A very different example is how I am using three different tools to build a collection of my favourite songs on the Web. Already for quite a while I have been a subscriber to Last.Fm, the “social music revolution” site. This site allows you to enter an artist, tag or username. A music stream is then dynamically generated, often starting with a song from, for example, the artist you entered, to be followed by many other songs from related artists.
Last.Fm is a great way to learn about new music, so it builds my list of interesting artists. It does not help you to retrieve that one song you are craving to hear right at this moment, however. Other tools are better suited for this, one of them being Songza. This tool allows you, Google style, to just enter a string and then gives you all the versions of songs of which the artist name or song title match the string (It is also great for parties: last Saturday, I had some friends over to play a board game. We had my mini laptop next to us on the table, and in between making moves on the board, we took turns selecting our favourite songs, together acting as a kind of “distributed DJ”)!
One nice feature of Songza is that you can save a playlist (it would be much better to be able to save multiple playlists, but as the tool is still being developed, this may soon be realized). Unfortunately, I am one of those sorry souls who have a notoriously bad memory for song titles, so how am I to fill that playlist with the songs that have touched my heart?
Here, another tool has come to the rescue. Actually, it is a regular website, but I informally define any piece of functionality that serves an individual or community purpose as a tool (see also the article I wrote with Mark Aakhus: Argumentation Support - From Technologies to Tools). The website is the Dutch National Top 2000 site. It contains the top 2000 songs as voted by listeners from all over the country, and is broadcast at the end of every year. My recipe was to browse the songs, select the ones that triggered a remnant of a musical memory, then looked up the title on Songza, and added it to my playlist there. The result, an (emerging) playlist of my golden oldie favourites.
Interesting from a community perspective is that, even though my playlist is about as personal as it gets (I don’t blame you if you never want to talk to me anymore having seen some of my favourites :-)), it could only have been generated by the efforts and intersection of three huge online music communities. They not only supply the content (Last.Fm and Songza), but also the relevance measures for that content through community members discussing and voting for their favourites.
It is fascinating to ponder how all these different individual and community levels paradoxically mix and mingle to provide me with my ultimate personal listening experience.
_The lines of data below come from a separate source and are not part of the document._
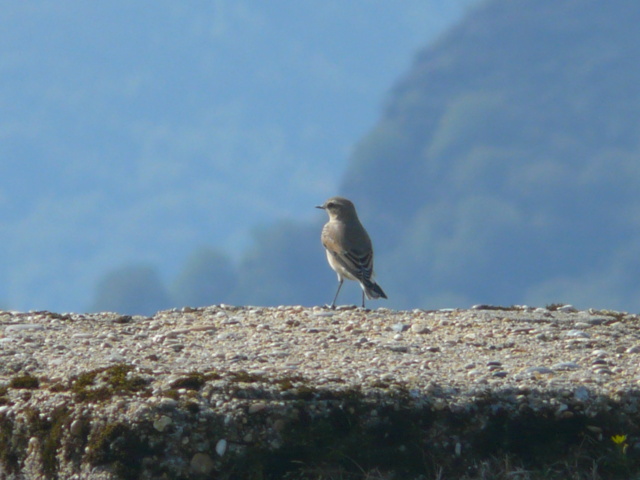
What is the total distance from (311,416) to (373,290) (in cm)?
615

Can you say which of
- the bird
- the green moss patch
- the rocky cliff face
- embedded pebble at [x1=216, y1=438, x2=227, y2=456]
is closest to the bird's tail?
the bird

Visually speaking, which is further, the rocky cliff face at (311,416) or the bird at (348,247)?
the bird at (348,247)

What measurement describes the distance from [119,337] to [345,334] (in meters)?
1.85

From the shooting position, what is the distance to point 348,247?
11.7 meters

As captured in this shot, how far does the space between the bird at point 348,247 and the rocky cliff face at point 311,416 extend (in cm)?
472

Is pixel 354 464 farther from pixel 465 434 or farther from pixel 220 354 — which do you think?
pixel 220 354

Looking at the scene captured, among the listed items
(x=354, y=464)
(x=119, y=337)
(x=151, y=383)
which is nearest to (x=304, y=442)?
(x=354, y=464)

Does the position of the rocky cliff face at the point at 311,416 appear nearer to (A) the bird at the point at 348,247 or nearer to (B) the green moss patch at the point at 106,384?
(B) the green moss patch at the point at 106,384

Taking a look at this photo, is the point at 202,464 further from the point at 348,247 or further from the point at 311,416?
the point at 348,247

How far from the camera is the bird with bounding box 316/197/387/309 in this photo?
447 inches


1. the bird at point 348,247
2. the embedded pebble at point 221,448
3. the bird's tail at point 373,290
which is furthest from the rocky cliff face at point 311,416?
the bird at point 348,247

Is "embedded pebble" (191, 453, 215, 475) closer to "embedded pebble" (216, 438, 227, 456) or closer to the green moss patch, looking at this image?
"embedded pebble" (216, 438, 227, 456)

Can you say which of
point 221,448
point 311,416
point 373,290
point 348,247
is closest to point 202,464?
point 221,448

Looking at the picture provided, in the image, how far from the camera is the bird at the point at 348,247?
1136 cm
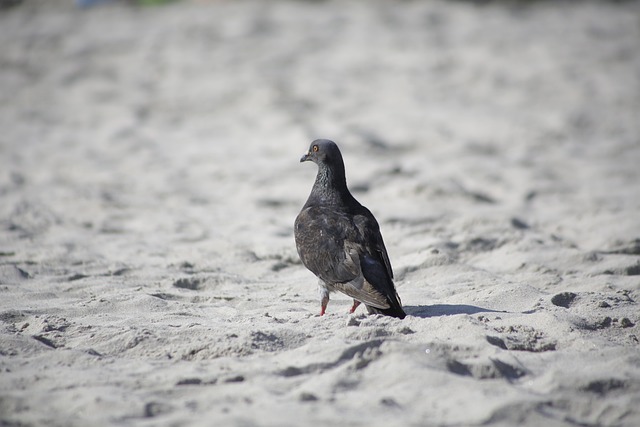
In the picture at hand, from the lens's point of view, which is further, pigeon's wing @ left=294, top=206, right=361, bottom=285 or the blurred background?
the blurred background

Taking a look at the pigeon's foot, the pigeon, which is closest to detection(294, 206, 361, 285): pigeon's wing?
the pigeon

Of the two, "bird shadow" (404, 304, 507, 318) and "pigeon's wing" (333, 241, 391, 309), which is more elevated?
"pigeon's wing" (333, 241, 391, 309)

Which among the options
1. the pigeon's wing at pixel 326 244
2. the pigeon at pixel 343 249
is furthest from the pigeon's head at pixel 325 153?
the pigeon's wing at pixel 326 244

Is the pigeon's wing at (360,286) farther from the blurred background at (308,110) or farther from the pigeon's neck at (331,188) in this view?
the blurred background at (308,110)

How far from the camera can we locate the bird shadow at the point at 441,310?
13.5 ft

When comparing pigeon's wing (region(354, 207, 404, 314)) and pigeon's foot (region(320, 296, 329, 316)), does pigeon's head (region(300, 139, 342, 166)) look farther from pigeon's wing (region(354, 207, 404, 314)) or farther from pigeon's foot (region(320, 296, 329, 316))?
pigeon's foot (region(320, 296, 329, 316))

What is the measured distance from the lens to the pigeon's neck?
4.95 m

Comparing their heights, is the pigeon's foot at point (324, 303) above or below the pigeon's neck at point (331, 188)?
below

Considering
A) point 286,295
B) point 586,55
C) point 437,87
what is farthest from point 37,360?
point 586,55

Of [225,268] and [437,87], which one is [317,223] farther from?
[437,87]

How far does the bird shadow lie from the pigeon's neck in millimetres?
996

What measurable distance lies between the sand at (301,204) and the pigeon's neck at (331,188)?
27.0 inches

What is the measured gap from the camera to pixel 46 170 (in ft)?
28.7

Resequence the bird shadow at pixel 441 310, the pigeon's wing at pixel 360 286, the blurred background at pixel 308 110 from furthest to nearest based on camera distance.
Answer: the blurred background at pixel 308 110 < the bird shadow at pixel 441 310 < the pigeon's wing at pixel 360 286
If this isn't a telling example of how every person is shaped by his community (or rather, communities)...
Interesting to see how the boundaries between the concepts of tool and community are not that clear in the online world. Members of a community use a tool to interact, carry out a process. Tools posses certain functionality which allow users to connect between them and perhaps form communities.
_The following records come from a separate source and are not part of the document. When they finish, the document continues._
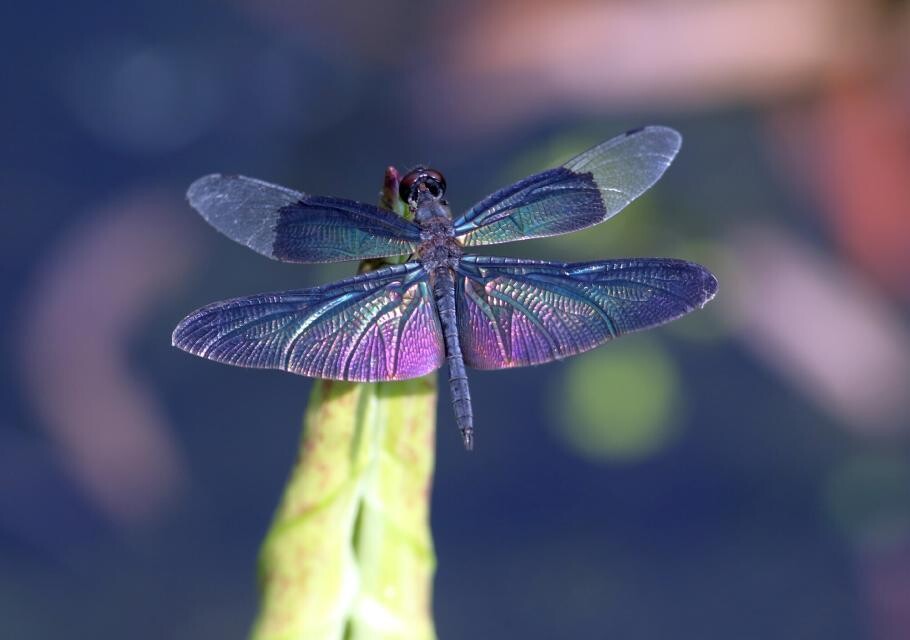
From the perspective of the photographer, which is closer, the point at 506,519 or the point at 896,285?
the point at 506,519

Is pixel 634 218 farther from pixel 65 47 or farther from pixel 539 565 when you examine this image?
pixel 65 47

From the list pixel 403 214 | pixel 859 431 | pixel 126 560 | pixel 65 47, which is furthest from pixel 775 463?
pixel 65 47

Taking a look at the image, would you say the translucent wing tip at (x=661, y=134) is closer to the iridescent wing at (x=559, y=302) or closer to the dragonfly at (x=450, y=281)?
the dragonfly at (x=450, y=281)

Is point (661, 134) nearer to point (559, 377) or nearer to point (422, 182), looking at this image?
point (422, 182)

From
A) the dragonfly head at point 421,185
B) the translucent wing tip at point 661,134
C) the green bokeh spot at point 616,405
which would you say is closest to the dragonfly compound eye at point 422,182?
the dragonfly head at point 421,185

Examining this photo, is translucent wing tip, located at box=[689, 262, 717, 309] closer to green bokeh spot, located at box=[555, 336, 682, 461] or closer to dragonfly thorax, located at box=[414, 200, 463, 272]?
dragonfly thorax, located at box=[414, 200, 463, 272]

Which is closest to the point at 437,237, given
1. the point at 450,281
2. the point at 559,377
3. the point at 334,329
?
the point at 450,281
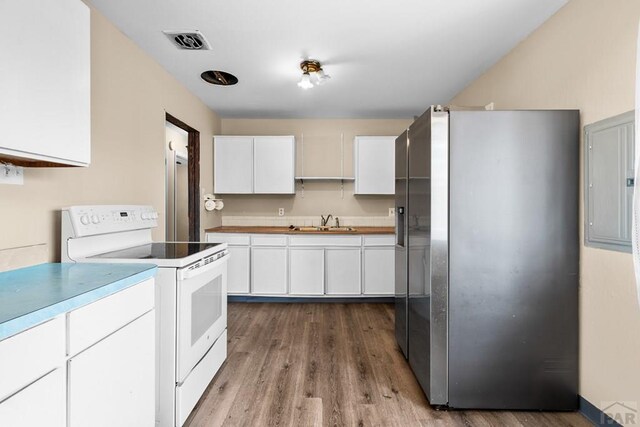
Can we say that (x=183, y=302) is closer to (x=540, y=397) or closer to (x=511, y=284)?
(x=511, y=284)

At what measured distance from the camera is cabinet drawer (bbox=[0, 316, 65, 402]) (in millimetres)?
799

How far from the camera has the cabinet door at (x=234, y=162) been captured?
13.4 feet

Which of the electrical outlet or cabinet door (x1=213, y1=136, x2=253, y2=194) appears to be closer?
the electrical outlet

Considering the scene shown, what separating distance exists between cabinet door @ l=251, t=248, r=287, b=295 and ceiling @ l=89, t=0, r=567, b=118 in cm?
175

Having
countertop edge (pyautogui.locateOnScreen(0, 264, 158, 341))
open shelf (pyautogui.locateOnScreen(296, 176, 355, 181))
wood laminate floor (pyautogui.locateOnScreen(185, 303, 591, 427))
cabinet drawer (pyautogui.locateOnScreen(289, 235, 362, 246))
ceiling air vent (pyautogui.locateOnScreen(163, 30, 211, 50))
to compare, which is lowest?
wood laminate floor (pyautogui.locateOnScreen(185, 303, 591, 427))

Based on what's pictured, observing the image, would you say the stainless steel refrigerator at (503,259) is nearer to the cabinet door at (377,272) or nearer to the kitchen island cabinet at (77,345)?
the kitchen island cabinet at (77,345)

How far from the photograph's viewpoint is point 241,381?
215 centimetres

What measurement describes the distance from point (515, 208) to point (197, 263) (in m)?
1.79

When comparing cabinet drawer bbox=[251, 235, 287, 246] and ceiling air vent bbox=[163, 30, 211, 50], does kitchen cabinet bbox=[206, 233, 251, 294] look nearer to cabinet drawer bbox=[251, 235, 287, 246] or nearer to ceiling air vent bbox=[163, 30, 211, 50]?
cabinet drawer bbox=[251, 235, 287, 246]

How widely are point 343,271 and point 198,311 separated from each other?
2.16 meters

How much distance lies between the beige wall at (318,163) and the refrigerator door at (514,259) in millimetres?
2513

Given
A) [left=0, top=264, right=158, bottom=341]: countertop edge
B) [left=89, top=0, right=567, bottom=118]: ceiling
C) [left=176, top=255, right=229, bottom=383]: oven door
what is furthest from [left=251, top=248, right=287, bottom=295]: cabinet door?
[left=0, top=264, right=158, bottom=341]: countertop edge

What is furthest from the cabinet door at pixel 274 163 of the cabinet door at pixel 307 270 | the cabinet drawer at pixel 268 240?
the cabinet door at pixel 307 270

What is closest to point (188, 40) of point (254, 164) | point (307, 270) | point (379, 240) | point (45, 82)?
point (45, 82)
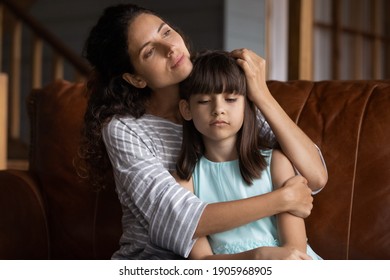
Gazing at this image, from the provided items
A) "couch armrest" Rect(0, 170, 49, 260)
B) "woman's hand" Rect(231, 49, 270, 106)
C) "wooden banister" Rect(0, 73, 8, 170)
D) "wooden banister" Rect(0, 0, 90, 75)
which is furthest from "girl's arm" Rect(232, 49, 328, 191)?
"wooden banister" Rect(0, 0, 90, 75)

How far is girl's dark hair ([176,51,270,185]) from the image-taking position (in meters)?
1.58

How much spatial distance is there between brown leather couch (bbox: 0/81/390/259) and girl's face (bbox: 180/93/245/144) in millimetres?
500

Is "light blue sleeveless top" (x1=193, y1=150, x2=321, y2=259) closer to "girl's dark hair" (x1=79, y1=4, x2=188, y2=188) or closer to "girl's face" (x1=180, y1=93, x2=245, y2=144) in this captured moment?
"girl's face" (x1=180, y1=93, x2=245, y2=144)

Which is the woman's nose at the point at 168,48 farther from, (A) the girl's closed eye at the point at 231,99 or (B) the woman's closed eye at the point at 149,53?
(A) the girl's closed eye at the point at 231,99

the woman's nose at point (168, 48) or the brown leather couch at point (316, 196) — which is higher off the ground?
the woman's nose at point (168, 48)

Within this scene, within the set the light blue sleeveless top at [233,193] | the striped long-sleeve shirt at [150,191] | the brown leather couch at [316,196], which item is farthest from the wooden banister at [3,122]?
the light blue sleeveless top at [233,193]

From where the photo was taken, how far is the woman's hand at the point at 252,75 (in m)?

I am thinking, as a developer how would I know when a certain tool or its functionality will encourage the creation of a community?
Posted by: CLK | June 11, 2008 at 10:17 PM
Good question. Very hard to know from the technical properties of the tool themselves. Many tools play very different roles in communities than the ones intended by their designers. Tools are often also used in concert, together providing a subtle mix of community functionality. The best way to find out are empirical studies of tools-in-use and then try to generalize from there.